**Given task A:** Reproduce the blog post about dating word for word, everything from "So, no, this" down to "my infinite wisdom.".
**Given task B:** Pick up the blog post about dating where it stops and keep writing it.

**Document segment:**
--- Start ---
Monday, March 16, 2009

Dating, the Second Round

No- I am NOT talking about dating after divorce, or after the end of a long relationship- because I know absolutely nothing about that, other than it is mortifying, terrifying, and there are some very upsetting people out there. I tried eharmony and for some reason they decided to match me up with people in Asia, Africa, and the Middle East. Apparently there are no book reading, humorous, sober, reasonably attractive men in my age group on this continent. It is a little hard to do that "just a cup of coffee and we will take it from there" when the man in question lives in Dubai, so that was a problem. Then I tried craigslist, or rather my daughter tried it for me- wrote a sweet little ad looking for " a nice man for my mom". You would think that would cut down on the first contact photographs of hard-ons, wouldn't you? Nope. We got a nice flashfile of Mr. Bean with a boner that kept springing up and down, and a number of nice gentlemen who would like to be spanked, and then told to stand in the corner with soap in their mouths, because they are dirty, smutty, bad boys. Then I tried a web site for sober people. Oh dear. Typical guy is proud to be honest about the fact that he just got out of jail " but just for credit card fraud, not armed robbery, because, just being honest, I never got caught doing that" and he is " a bit out of shape" and " not a reader" and as a 45 year old is quite reasonably only interested in women under 25. Well, he sure does have that honesty thing going for him.
So, no, this is not about that kind of dating. This is about what happens when your own child starts dating, and you have suddenly got memories of being that age again, and of all the things your parents told you ,or didn't tell you, and all the things your friends told you or showed you, or hinted at and then the actual memories of what it was actually like. I have survived this bizarre time of life- having had children rather young- but am now seeing my friends reach this juncture. So I want to share my infinite wisdom.
1) Start early, using literature. It is alwaysbetter to leave a book lying around with nice straightforward lines drawings of the reproductive system than to over do it in the "Mommy and Daddy love each other very much" department. Kids want to know about sex, but they absolutely do not want to know about their parents having sex, with each other or anybody else, ever. Think of your own parents if you doubt me. Now stop making terrible face.
--- End ---
**Given material:**
--- Start ---
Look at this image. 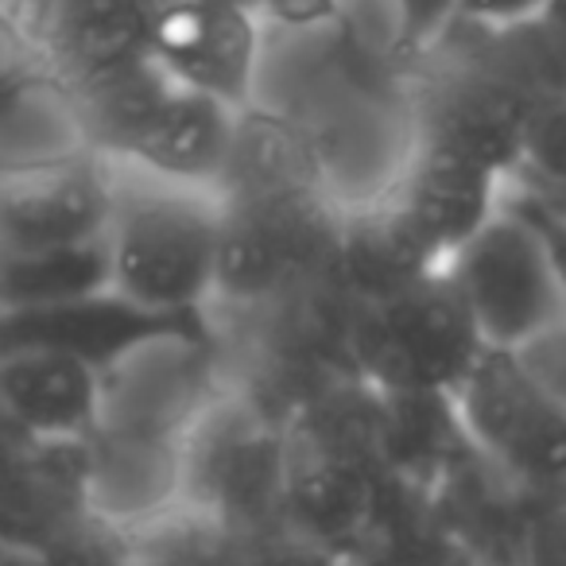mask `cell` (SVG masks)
<instances>
[{"mask_svg": "<svg viewBox=\"0 0 566 566\" xmlns=\"http://www.w3.org/2000/svg\"><path fill=\"white\" fill-rule=\"evenodd\" d=\"M48 566H136L133 527L90 509L63 524L40 547Z\"/></svg>", "mask_w": 566, "mask_h": 566, "instance_id": "7402d4cb", "label": "cell"}, {"mask_svg": "<svg viewBox=\"0 0 566 566\" xmlns=\"http://www.w3.org/2000/svg\"><path fill=\"white\" fill-rule=\"evenodd\" d=\"M416 66V144L450 148L512 179L547 105L504 71L485 51L478 28L462 20Z\"/></svg>", "mask_w": 566, "mask_h": 566, "instance_id": "5b68a950", "label": "cell"}, {"mask_svg": "<svg viewBox=\"0 0 566 566\" xmlns=\"http://www.w3.org/2000/svg\"><path fill=\"white\" fill-rule=\"evenodd\" d=\"M551 0H458V20L473 28H512L539 20Z\"/></svg>", "mask_w": 566, "mask_h": 566, "instance_id": "f1b7e54d", "label": "cell"}, {"mask_svg": "<svg viewBox=\"0 0 566 566\" xmlns=\"http://www.w3.org/2000/svg\"><path fill=\"white\" fill-rule=\"evenodd\" d=\"M458 416L473 454L527 509H566V403L509 349H489Z\"/></svg>", "mask_w": 566, "mask_h": 566, "instance_id": "8992f818", "label": "cell"}, {"mask_svg": "<svg viewBox=\"0 0 566 566\" xmlns=\"http://www.w3.org/2000/svg\"><path fill=\"white\" fill-rule=\"evenodd\" d=\"M221 198L218 303L268 311L331 283L342 210L295 120L249 105Z\"/></svg>", "mask_w": 566, "mask_h": 566, "instance_id": "6da1fadb", "label": "cell"}, {"mask_svg": "<svg viewBox=\"0 0 566 566\" xmlns=\"http://www.w3.org/2000/svg\"><path fill=\"white\" fill-rule=\"evenodd\" d=\"M4 543L40 551L74 516L94 509L86 439H28L4 431Z\"/></svg>", "mask_w": 566, "mask_h": 566, "instance_id": "9a60e30c", "label": "cell"}, {"mask_svg": "<svg viewBox=\"0 0 566 566\" xmlns=\"http://www.w3.org/2000/svg\"><path fill=\"white\" fill-rule=\"evenodd\" d=\"M509 202L543 233V241H547V249H551V260H555L558 283H563V295H566V213L551 210L547 202H539L535 195L520 190L516 182H509Z\"/></svg>", "mask_w": 566, "mask_h": 566, "instance_id": "83f0119b", "label": "cell"}, {"mask_svg": "<svg viewBox=\"0 0 566 566\" xmlns=\"http://www.w3.org/2000/svg\"><path fill=\"white\" fill-rule=\"evenodd\" d=\"M156 0H48L32 35L43 66L66 94L140 66L156 43Z\"/></svg>", "mask_w": 566, "mask_h": 566, "instance_id": "4fadbf2b", "label": "cell"}, {"mask_svg": "<svg viewBox=\"0 0 566 566\" xmlns=\"http://www.w3.org/2000/svg\"><path fill=\"white\" fill-rule=\"evenodd\" d=\"M117 210V164L74 151L9 167L0 182V252H35L97 241Z\"/></svg>", "mask_w": 566, "mask_h": 566, "instance_id": "9c48e42d", "label": "cell"}, {"mask_svg": "<svg viewBox=\"0 0 566 566\" xmlns=\"http://www.w3.org/2000/svg\"><path fill=\"white\" fill-rule=\"evenodd\" d=\"M264 17L237 0H171L156 17L151 59L175 86L221 97L249 109L256 105Z\"/></svg>", "mask_w": 566, "mask_h": 566, "instance_id": "30bf717a", "label": "cell"}, {"mask_svg": "<svg viewBox=\"0 0 566 566\" xmlns=\"http://www.w3.org/2000/svg\"><path fill=\"white\" fill-rule=\"evenodd\" d=\"M396 48L403 59H423L458 24V0H392Z\"/></svg>", "mask_w": 566, "mask_h": 566, "instance_id": "d4e9b609", "label": "cell"}, {"mask_svg": "<svg viewBox=\"0 0 566 566\" xmlns=\"http://www.w3.org/2000/svg\"><path fill=\"white\" fill-rule=\"evenodd\" d=\"M113 287L171 315H213L218 303L221 198L117 164L109 221Z\"/></svg>", "mask_w": 566, "mask_h": 566, "instance_id": "3957f363", "label": "cell"}, {"mask_svg": "<svg viewBox=\"0 0 566 566\" xmlns=\"http://www.w3.org/2000/svg\"><path fill=\"white\" fill-rule=\"evenodd\" d=\"M287 419L264 396L226 388L187 439L182 501L237 532L287 524Z\"/></svg>", "mask_w": 566, "mask_h": 566, "instance_id": "52a82bcc", "label": "cell"}, {"mask_svg": "<svg viewBox=\"0 0 566 566\" xmlns=\"http://www.w3.org/2000/svg\"><path fill=\"white\" fill-rule=\"evenodd\" d=\"M509 182L547 202L551 210L566 213V97L539 113L524 164L512 171Z\"/></svg>", "mask_w": 566, "mask_h": 566, "instance_id": "603a6c76", "label": "cell"}, {"mask_svg": "<svg viewBox=\"0 0 566 566\" xmlns=\"http://www.w3.org/2000/svg\"><path fill=\"white\" fill-rule=\"evenodd\" d=\"M489 342L447 268L377 303L349 307L346 365L380 396H450L465 388Z\"/></svg>", "mask_w": 566, "mask_h": 566, "instance_id": "277c9868", "label": "cell"}, {"mask_svg": "<svg viewBox=\"0 0 566 566\" xmlns=\"http://www.w3.org/2000/svg\"><path fill=\"white\" fill-rule=\"evenodd\" d=\"M159 9H164V4H171V0H156ZM237 4H249V9H256L260 12V0H237Z\"/></svg>", "mask_w": 566, "mask_h": 566, "instance_id": "836d02e7", "label": "cell"}, {"mask_svg": "<svg viewBox=\"0 0 566 566\" xmlns=\"http://www.w3.org/2000/svg\"><path fill=\"white\" fill-rule=\"evenodd\" d=\"M539 20L551 28V32L558 35V40H566V0H551L547 9H543Z\"/></svg>", "mask_w": 566, "mask_h": 566, "instance_id": "d6a6232c", "label": "cell"}, {"mask_svg": "<svg viewBox=\"0 0 566 566\" xmlns=\"http://www.w3.org/2000/svg\"><path fill=\"white\" fill-rule=\"evenodd\" d=\"M226 566H346V558L283 524L268 532H241Z\"/></svg>", "mask_w": 566, "mask_h": 566, "instance_id": "cb8c5ba5", "label": "cell"}, {"mask_svg": "<svg viewBox=\"0 0 566 566\" xmlns=\"http://www.w3.org/2000/svg\"><path fill=\"white\" fill-rule=\"evenodd\" d=\"M516 354L566 403V318L558 326H551L547 334H539L535 342H527L524 349H516Z\"/></svg>", "mask_w": 566, "mask_h": 566, "instance_id": "4316f807", "label": "cell"}, {"mask_svg": "<svg viewBox=\"0 0 566 566\" xmlns=\"http://www.w3.org/2000/svg\"><path fill=\"white\" fill-rule=\"evenodd\" d=\"M105 373L55 346L0 349L4 431L28 439H86L102 423Z\"/></svg>", "mask_w": 566, "mask_h": 566, "instance_id": "5bb4252c", "label": "cell"}, {"mask_svg": "<svg viewBox=\"0 0 566 566\" xmlns=\"http://www.w3.org/2000/svg\"><path fill=\"white\" fill-rule=\"evenodd\" d=\"M241 532L187 501L133 527L136 566H226Z\"/></svg>", "mask_w": 566, "mask_h": 566, "instance_id": "44dd1931", "label": "cell"}, {"mask_svg": "<svg viewBox=\"0 0 566 566\" xmlns=\"http://www.w3.org/2000/svg\"><path fill=\"white\" fill-rule=\"evenodd\" d=\"M419 566H485L478 555H473L465 543H458V539H439L431 551L423 555V563Z\"/></svg>", "mask_w": 566, "mask_h": 566, "instance_id": "4dcf8cb0", "label": "cell"}, {"mask_svg": "<svg viewBox=\"0 0 566 566\" xmlns=\"http://www.w3.org/2000/svg\"><path fill=\"white\" fill-rule=\"evenodd\" d=\"M380 198L442 260H450L504 210L509 175L493 171L470 156H458L450 148L416 144Z\"/></svg>", "mask_w": 566, "mask_h": 566, "instance_id": "7c38bea8", "label": "cell"}, {"mask_svg": "<svg viewBox=\"0 0 566 566\" xmlns=\"http://www.w3.org/2000/svg\"><path fill=\"white\" fill-rule=\"evenodd\" d=\"M439 268H447V260L385 198H377L373 206L346 210L342 218L331 283L349 307H361V303H377L385 295L403 292Z\"/></svg>", "mask_w": 566, "mask_h": 566, "instance_id": "e0dca14e", "label": "cell"}, {"mask_svg": "<svg viewBox=\"0 0 566 566\" xmlns=\"http://www.w3.org/2000/svg\"><path fill=\"white\" fill-rule=\"evenodd\" d=\"M0 566H48V563H43L40 551L12 547V543H4V551H0Z\"/></svg>", "mask_w": 566, "mask_h": 566, "instance_id": "1f68e13d", "label": "cell"}, {"mask_svg": "<svg viewBox=\"0 0 566 566\" xmlns=\"http://www.w3.org/2000/svg\"><path fill=\"white\" fill-rule=\"evenodd\" d=\"M159 338L221 342L213 315H171V311L144 307L117 287L78 303H63V307L0 311V349L55 346L102 373Z\"/></svg>", "mask_w": 566, "mask_h": 566, "instance_id": "8fae6325", "label": "cell"}, {"mask_svg": "<svg viewBox=\"0 0 566 566\" xmlns=\"http://www.w3.org/2000/svg\"><path fill=\"white\" fill-rule=\"evenodd\" d=\"M524 566H566V509H532L520 532Z\"/></svg>", "mask_w": 566, "mask_h": 566, "instance_id": "484cf974", "label": "cell"}, {"mask_svg": "<svg viewBox=\"0 0 566 566\" xmlns=\"http://www.w3.org/2000/svg\"><path fill=\"white\" fill-rule=\"evenodd\" d=\"M171 94V74L156 59L128 66L120 74H109V78L94 82L86 90H74L71 109L86 151L109 159V164H125Z\"/></svg>", "mask_w": 566, "mask_h": 566, "instance_id": "d6986e66", "label": "cell"}, {"mask_svg": "<svg viewBox=\"0 0 566 566\" xmlns=\"http://www.w3.org/2000/svg\"><path fill=\"white\" fill-rule=\"evenodd\" d=\"M241 117L244 109L221 102V97L175 86V94L167 97V105L159 109V117L151 120V128L140 136V144L125 164L140 167V171L156 175L164 182L218 195L229 175V164H233Z\"/></svg>", "mask_w": 566, "mask_h": 566, "instance_id": "2e32d148", "label": "cell"}, {"mask_svg": "<svg viewBox=\"0 0 566 566\" xmlns=\"http://www.w3.org/2000/svg\"><path fill=\"white\" fill-rule=\"evenodd\" d=\"M94 458V509L117 524L136 527L182 504V458L187 447L136 439L109 427L90 434Z\"/></svg>", "mask_w": 566, "mask_h": 566, "instance_id": "ac0fdd59", "label": "cell"}, {"mask_svg": "<svg viewBox=\"0 0 566 566\" xmlns=\"http://www.w3.org/2000/svg\"><path fill=\"white\" fill-rule=\"evenodd\" d=\"M342 12V0H260V17L268 24L292 28V32H311V28L334 24Z\"/></svg>", "mask_w": 566, "mask_h": 566, "instance_id": "f546056e", "label": "cell"}, {"mask_svg": "<svg viewBox=\"0 0 566 566\" xmlns=\"http://www.w3.org/2000/svg\"><path fill=\"white\" fill-rule=\"evenodd\" d=\"M408 485L380 434V396L342 377L315 388L287 419V524L354 558L403 524Z\"/></svg>", "mask_w": 566, "mask_h": 566, "instance_id": "7a4b0ae2", "label": "cell"}, {"mask_svg": "<svg viewBox=\"0 0 566 566\" xmlns=\"http://www.w3.org/2000/svg\"><path fill=\"white\" fill-rule=\"evenodd\" d=\"M113 287L109 241L0 252V311H40L90 300Z\"/></svg>", "mask_w": 566, "mask_h": 566, "instance_id": "ffe728a7", "label": "cell"}, {"mask_svg": "<svg viewBox=\"0 0 566 566\" xmlns=\"http://www.w3.org/2000/svg\"><path fill=\"white\" fill-rule=\"evenodd\" d=\"M489 349H524L566 318V295L543 233L504 202V210L447 260Z\"/></svg>", "mask_w": 566, "mask_h": 566, "instance_id": "ba28073f", "label": "cell"}]
</instances>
--- End ---
**Reply A:**
So, no, this is not about that kind of dating. This is about what happens when your own child starts dating, and you have suddenly got memories of being that age again, and of all the things your parents told you ,or didn't tell you, and all the things your friends told you or showed you, or hinted at and then the actual memories of what it was actually like. I have survived this bizarre time of life- having had children rather young- but am now seeing my friends reach this juncture. So I want to share my infinite wisdom.

**Reply B:**
2) Answer only the question that is asked; do not elaborate. Wait for the next question. So if your child says " Last night the baby sitter let us watch Rosemary's Baby and I just want to know how Rosemary got pregnant" just say " The Devil knocked her up with a spell" don't get all crazy with penis in vagina stuff, because is not the answer to this question. Wait for the next question.
3) Make a serious effort to provide the same amount of information to children of both genders. If you are going to buy your son condoms when he is fourteen, slap him on the back and say " atta boy" then what are you going to do when his sister hits 8th grade? Or if your eldest is a girl, and you just want to sew her underpants to her undershirt, and tell her to watch out because " a stiff prick has no conscience" what will you tell her brother? I can not actually answer this question- since my children are all female- but I can tell you that only buying condoms for the boys is a big mistake, as is only cautioning the girls to be careful who they kiss.
4)Do what you can to fight our lovely culture. If you have any success with this, please let me know.
5) Be prepared for a wild time sorting out your own memories, both fond and traumatic. Just as having your child learn to read brought back memories of your own early literacy, watching a child start to date is going to bring on some whoppers. If you don't journal or blog or email your old friends to process - this might be a good time to start.
6) Be around. Now is a good time to be the parent who is has got their cell phone with them at all times, charged, and volume on. Be prepared to come and intervene as needed.
7) Have a good code word for abort mission. This means that your child can call you up and say
" Oh please, please , please can I go swim in the abandoneed quarry on ecstacy with the escaped convicts, everybody is doing it?" and you will know that the please, please, please was code for Mom ( or Dad) I don't want to do this, but I don't want to seem uncool, so could you please forbid it and get me off the hook?
8) Have a no harm, no foul rule. This means that if your kids gets into the shit, and then has to call you up to get them out of the quarry later, you go get them and don't make a big huge fuss. If you punish your child severely for being in a bad situation then the next time they won't call you- they may call somebody who thinks a good solution for a little alcohol poisoning is to leave the kid in the woods. This doesn't mean chaufering your child from jackpot to jackpot- and I wish I could tell you that being open and available means your kid will be far less likely to get into danger. Not so, but being the first person they call is invaluable.
Alright that is enough for now- More as soon as I think of it.

2 comments:

  1. Number 8 was a life saver in my dad's household (for me, I mean. My children at 4 and 1 are, I hope, not quite ready to date). But knowing I could call at any time with a get out of jail free card was immensely reassuring. I don't think I actually ever needed it but it made me feel very safe. I will save this list for when I need it in a few years time. Wahhh!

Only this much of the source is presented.